The viable cell count was determined by diluting the mixed solution after shaking at 37 ° C. for 30 minutes with 100 mM sodium phosphate buffer to 50 times ³ times (1.25 × 10 ⁵ times) and pre-culture. The liquid medium was spread on a medium prepared by adding agar, and the number of colonies after culturing at 37 ° C. for 24 hours was defined as the viable cell count.

(4) Results The antimutagenic effect of the water-soluble extract derived from salamander is shown in the following table, “Table 1”.

In addition, it was confirmed that the addition of the water-soluble extract derived from salmon obtained in the present invention into the system clearly reduced the mutation rate.

[4] Effects of the invention
It is evaluated as an anti-mutagenic agent (bioantimutagen) as shown in Table.

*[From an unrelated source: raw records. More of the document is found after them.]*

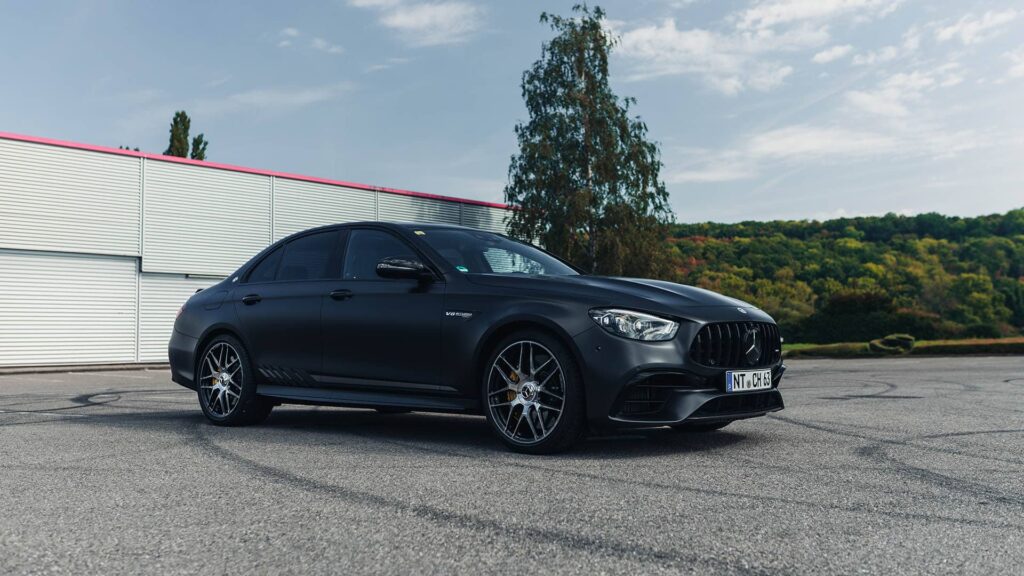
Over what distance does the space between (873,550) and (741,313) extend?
2.71 meters

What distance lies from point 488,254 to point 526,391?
1.31 m

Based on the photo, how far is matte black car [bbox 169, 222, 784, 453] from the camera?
5.52 m

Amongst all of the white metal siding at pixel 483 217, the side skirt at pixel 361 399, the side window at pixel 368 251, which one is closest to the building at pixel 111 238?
the white metal siding at pixel 483 217

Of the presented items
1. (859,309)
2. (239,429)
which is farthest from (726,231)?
(239,429)

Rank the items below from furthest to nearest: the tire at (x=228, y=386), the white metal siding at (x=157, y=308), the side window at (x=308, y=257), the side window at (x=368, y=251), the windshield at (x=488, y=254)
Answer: the white metal siding at (x=157, y=308), the tire at (x=228, y=386), the side window at (x=308, y=257), the side window at (x=368, y=251), the windshield at (x=488, y=254)

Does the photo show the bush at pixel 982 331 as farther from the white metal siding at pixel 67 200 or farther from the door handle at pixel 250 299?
the door handle at pixel 250 299

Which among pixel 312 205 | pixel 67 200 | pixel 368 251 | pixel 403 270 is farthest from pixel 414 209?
pixel 403 270

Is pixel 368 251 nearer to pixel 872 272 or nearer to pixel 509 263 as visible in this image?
pixel 509 263

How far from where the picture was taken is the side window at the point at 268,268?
25.1 feet

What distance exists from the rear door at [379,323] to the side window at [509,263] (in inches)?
17.6

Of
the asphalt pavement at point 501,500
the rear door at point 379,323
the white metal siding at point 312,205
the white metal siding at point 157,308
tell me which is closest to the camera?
the asphalt pavement at point 501,500

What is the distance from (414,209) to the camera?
32125 mm

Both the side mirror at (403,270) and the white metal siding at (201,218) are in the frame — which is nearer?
the side mirror at (403,270)

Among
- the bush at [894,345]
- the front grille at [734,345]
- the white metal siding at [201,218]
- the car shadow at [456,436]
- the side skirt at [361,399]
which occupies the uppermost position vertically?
the white metal siding at [201,218]
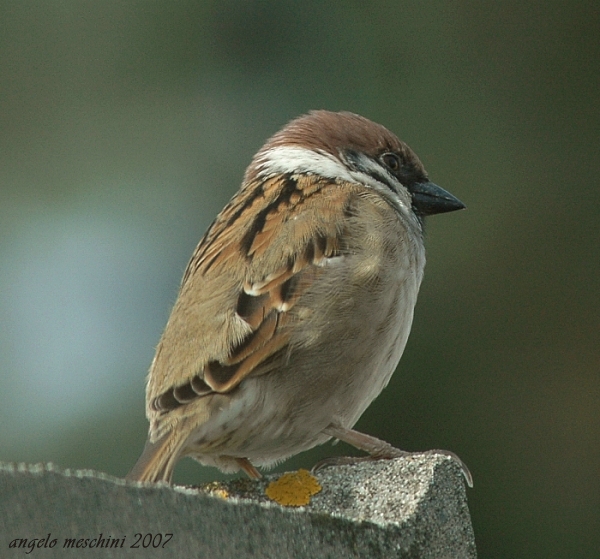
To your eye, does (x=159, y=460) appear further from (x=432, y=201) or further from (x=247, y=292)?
(x=432, y=201)

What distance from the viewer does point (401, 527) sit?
6.04ft

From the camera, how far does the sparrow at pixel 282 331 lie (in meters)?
2.69

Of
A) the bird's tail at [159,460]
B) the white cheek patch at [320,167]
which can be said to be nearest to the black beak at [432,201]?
the white cheek patch at [320,167]

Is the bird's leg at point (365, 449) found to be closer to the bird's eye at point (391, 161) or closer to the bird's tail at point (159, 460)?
the bird's tail at point (159, 460)

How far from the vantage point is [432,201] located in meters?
3.71

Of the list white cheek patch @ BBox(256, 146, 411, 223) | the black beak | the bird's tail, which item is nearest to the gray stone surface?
the bird's tail

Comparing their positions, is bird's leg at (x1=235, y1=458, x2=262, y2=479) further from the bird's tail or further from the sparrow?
the bird's tail

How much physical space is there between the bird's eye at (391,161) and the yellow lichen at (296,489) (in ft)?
5.71

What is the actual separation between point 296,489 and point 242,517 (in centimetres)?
50

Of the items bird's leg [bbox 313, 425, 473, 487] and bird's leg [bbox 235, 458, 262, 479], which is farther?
bird's leg [bbox 235, 458, 262, 479]

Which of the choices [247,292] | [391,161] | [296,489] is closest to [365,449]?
[247,292]

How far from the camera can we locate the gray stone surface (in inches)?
57.5

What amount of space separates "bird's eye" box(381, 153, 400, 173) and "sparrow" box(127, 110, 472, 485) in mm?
469

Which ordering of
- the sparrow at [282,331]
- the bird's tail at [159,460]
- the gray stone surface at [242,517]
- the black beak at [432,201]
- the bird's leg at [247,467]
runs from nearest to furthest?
the gray stone surface at [242,517] → the bird's tail at [159,460] → the sparrow at [282,331] → the bird's leg at [247,467] → the black beak at [432,201]
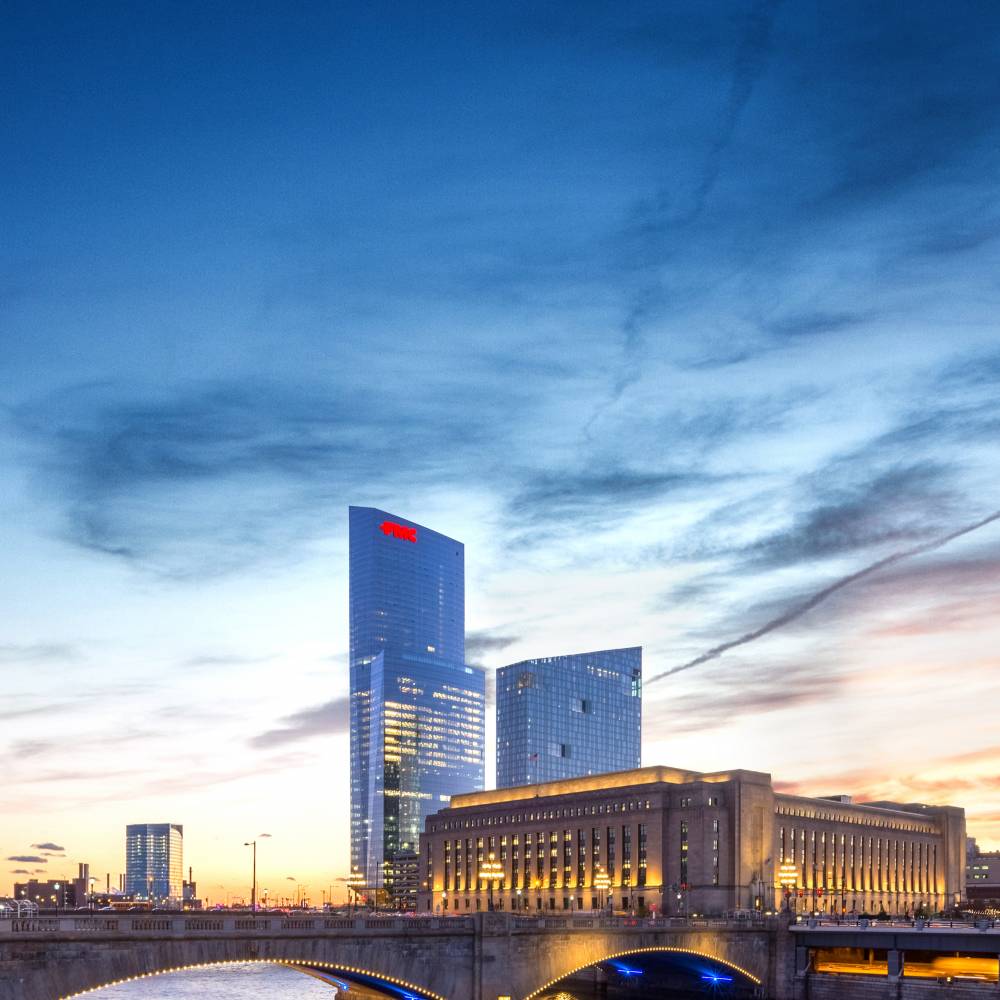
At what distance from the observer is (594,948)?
4038 inches

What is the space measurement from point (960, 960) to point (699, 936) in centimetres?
2885

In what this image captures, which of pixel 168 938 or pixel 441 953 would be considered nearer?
pixel 168 938

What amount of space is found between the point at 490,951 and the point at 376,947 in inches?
Answer: 418

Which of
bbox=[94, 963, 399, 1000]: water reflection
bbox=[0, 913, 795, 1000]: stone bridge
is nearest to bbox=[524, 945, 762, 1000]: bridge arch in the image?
bbox=[0, 913, 795, 1000]: stone bridge

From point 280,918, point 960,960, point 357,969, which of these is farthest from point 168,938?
point 960,960

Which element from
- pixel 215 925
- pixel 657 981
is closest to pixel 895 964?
pixel 657 981

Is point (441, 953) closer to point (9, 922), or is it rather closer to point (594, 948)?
point (594, 948)

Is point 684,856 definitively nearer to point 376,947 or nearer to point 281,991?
Answer: point 281,991

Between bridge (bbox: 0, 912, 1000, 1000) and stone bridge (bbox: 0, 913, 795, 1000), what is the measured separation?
85 mm

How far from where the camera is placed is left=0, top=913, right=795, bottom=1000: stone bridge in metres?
71.4

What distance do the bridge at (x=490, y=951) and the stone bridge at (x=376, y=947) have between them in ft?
0.28

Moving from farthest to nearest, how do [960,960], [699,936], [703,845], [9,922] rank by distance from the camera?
[703,845]
[960,960]
[699,936]
[9,922]

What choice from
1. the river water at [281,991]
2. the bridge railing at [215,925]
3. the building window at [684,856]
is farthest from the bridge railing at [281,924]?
the building window at [684,856]

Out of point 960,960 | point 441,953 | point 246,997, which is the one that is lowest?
point 246,997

In particular, the extracted active ingredient has the effect of suppressing DNA mutation induced by ultraviolet irradiation by 53% by adding 100 μg per plate. This also means
It is considered that DNA mutations induced by irradiation with ultraviolet rays are efficiently repaired and returned to normal.

Accordingly, the bioantimutagen derived from salmon obtained in the present invention has genotoxicity,
For the purpose of suppressing or preventing cancer, aging, etc., it can be used, for example, in the development of pharmaceuticals, cosmetics, foods, or pharmaceuticals using the fermentation industry, genetic engineering, and the like.

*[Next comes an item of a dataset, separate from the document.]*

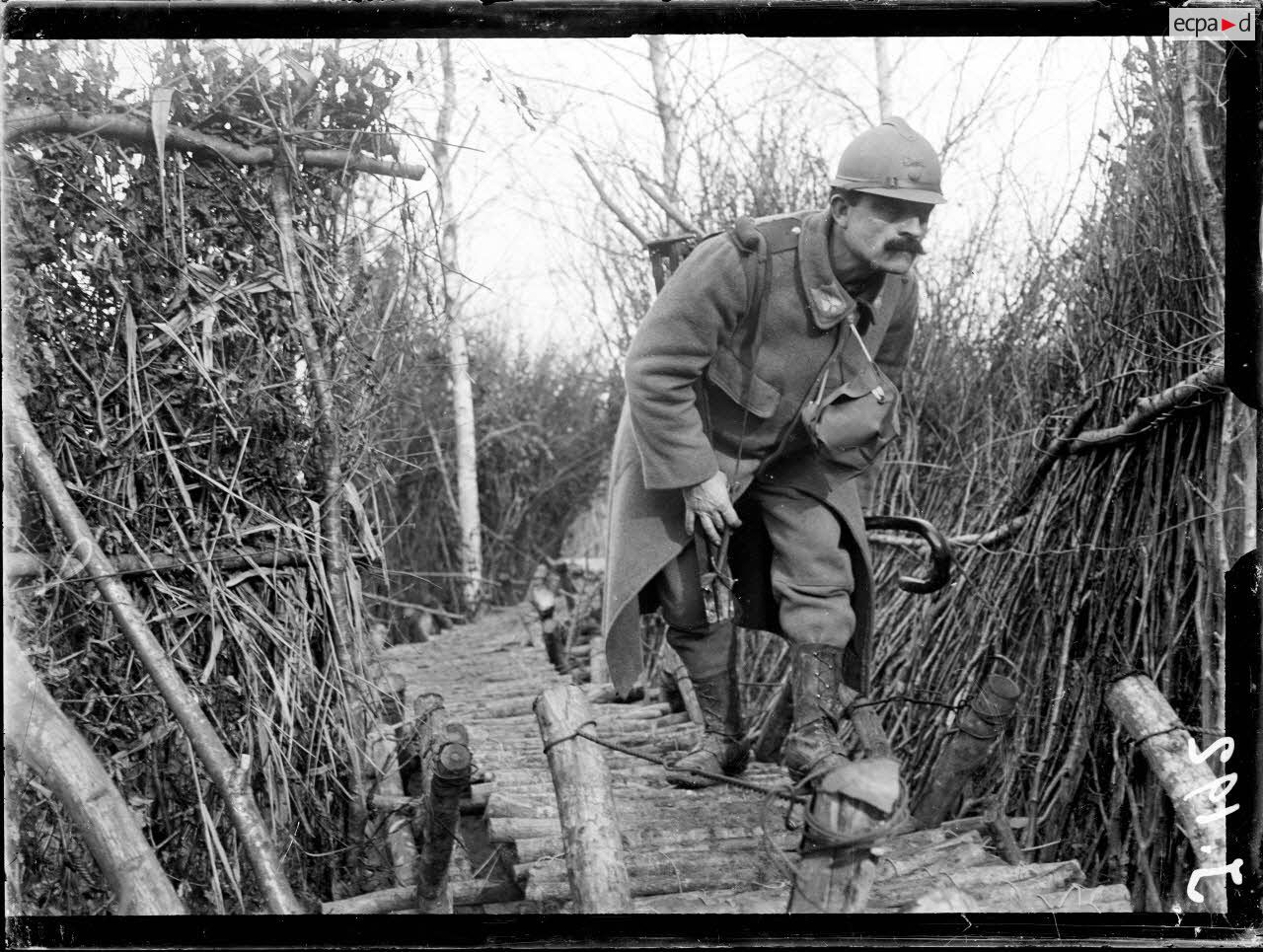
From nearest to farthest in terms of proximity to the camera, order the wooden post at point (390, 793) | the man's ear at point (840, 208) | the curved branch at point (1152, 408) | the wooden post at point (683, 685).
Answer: the man's ear at point (840, 208)
the curved branch at point (1152, 408)
the wooden post at point (390, 793)
the wooden post at point (683, 685)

In addition, in the application to the field of medicines and cosmetics, or food, it is not always necessary to use the purified substance, for example, A
It is also possible to use the extracts from D to D or the extracts shown in the production method.

That is, the present inventors sought a novel anti-mutagenic agent for a natural product: a plant, and as a result of intensive studies, found that a useful anti-mutagenic agent was contained in a water-soluble extract obtained from salamander. He discovered that a sexually active substance was present, and based on this, disclosed a purification method and the like.

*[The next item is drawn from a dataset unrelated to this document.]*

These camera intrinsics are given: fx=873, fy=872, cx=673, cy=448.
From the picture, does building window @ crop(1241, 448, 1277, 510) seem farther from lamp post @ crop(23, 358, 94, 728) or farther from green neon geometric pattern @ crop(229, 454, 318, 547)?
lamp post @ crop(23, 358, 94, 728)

As a result, it is possible to promote the effective use of plants (natural products), which is expected to contribute to health promotion and related industries.

[Brief description of the drawings]

FIG. 1 is an infrared absorption spectrum of a water-soluble C extract derived from salamander obtained by the operation.

Claims (1)

(57) [Claims] 1. A bio-antimutagen containing, as an active ingredient, a water-soluble extract having a molecular weight of 10,000 or less obtained from the fruit of the fruit of the citrus plant Sansho.